Sicherlich nimmt Romney die meisten der doch sehr abenteuerlichen Behauptungen Skoussens nicht ernst. Doch wenn von rechtslastigen Kreisen im Dunstkreis der Tea Party nach Skoussen angesprochen, distanziert sich Romney nicht nur nicht von diesem Relikt des Kalten Krieges, sondern äussert sich im Gegenteil bewundernd. Auch hier fischt Mitt Romney in sehr trüben Gewässern.

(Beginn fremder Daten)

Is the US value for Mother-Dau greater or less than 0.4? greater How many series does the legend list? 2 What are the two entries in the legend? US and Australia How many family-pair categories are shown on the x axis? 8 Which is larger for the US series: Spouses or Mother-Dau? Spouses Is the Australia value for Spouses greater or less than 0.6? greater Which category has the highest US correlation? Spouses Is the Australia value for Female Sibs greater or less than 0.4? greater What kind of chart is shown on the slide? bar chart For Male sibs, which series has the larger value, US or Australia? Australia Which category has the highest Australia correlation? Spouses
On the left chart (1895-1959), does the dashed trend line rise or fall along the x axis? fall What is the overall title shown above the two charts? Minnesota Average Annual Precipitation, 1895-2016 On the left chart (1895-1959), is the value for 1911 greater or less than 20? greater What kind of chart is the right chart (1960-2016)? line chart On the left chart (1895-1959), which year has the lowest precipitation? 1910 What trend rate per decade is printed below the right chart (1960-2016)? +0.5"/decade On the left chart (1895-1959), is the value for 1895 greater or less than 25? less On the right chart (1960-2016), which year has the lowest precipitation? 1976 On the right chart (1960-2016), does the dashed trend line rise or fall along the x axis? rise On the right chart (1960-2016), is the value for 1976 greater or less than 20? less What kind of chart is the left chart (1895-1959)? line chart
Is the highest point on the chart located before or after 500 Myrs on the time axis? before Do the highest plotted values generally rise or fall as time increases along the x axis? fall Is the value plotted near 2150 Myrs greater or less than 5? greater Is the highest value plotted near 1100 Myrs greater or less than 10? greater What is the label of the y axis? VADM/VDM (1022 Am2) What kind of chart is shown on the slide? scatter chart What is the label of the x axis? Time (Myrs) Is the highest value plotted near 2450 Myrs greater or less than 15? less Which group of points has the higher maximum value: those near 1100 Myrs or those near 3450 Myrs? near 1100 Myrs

In seinem tiefsten Inneren ist Romney wohl ein von theologisch-kulturellem Vulgärkalvinismus und wirtschaftspolitischen Sozialdarwinismus geprägter Geschäftsmann. Sein mormonischer Glaube bestätigt ihm, daß sein weltlich-geschäftlicher Erfolg Gottes Wohlwollen ausdrückt, er also de facto  zu den zum finanziellen Erfolg auserwählten Menschen gehört. Für Romney ist in erster und letzter Instanz ständige Effizienzsteigerung Maßstab dieses Erfolges, denn Effizienzsteigerung der Unternehmen bedeutet Proftmaximierung. In seinem Weltbild konkurrieren Konzerne in einem der Evolutionsbiologie entlehnten Ausleseverfahren und in diesem Überlebenskampf gibt es Gewinner und Verlierer. In diesem Zusammenhang bemüht Romney gern das von Joseph Schumpeter popularisierte Prinzip der „kreativen Zerstörung“, in welchem er DEN Motor unternehmerischer Innovation sieht. Diese ständige „kreative Zerstörung“ praktiziert die von Romney gegründete und über Jahrzehnte von ihm geführte Bain Capital –Unternehmensberatungsfirma. 1984 kontrollierte Bain Capital 37 Millionen Dollar. 1994 waren es schon um die 500 Millionen und heute sind es mehr als 66 Milliarden. Ein gewaltiger Erfolg, ohne Frage – doch für wen? Die für diese Profitmaximierung notwendige „kreative Zerstörung“ ist nicht nur die Basis für das riesige Privatvermögen von Romney, sondern auch ein Grund für die immer schlimmere Verarmung der amerikanischen Mittelklasse. Das von Bain Capital und ihresgleichen betriebene gnadenlose Ausplündern von Unternehmen kümmert sich nicht um die Opfer dieses Raubtier-Kapitalismus. Daher kommt auch Romneys instinktive Feindschaft gegenüber Gewerkschaften und basisdemokratischen Bewegungen. Diese verteidigen eine solidarische Wirtschaftsordnung, die in Romneys Blickwinkel von einseitiger Effizienzsteigerung zur Profitmaximierung keinen Platz hat. Man kann nur hoffen, dass im November die große Mehrheit der Amerikaner Romney und seinem Raubtierkapitalismus eine deutliche Absage erteilt und nicht auf sein Selbstbild als moderater Konservativer und neutraler Wirtschaftsexperte hereinfällt.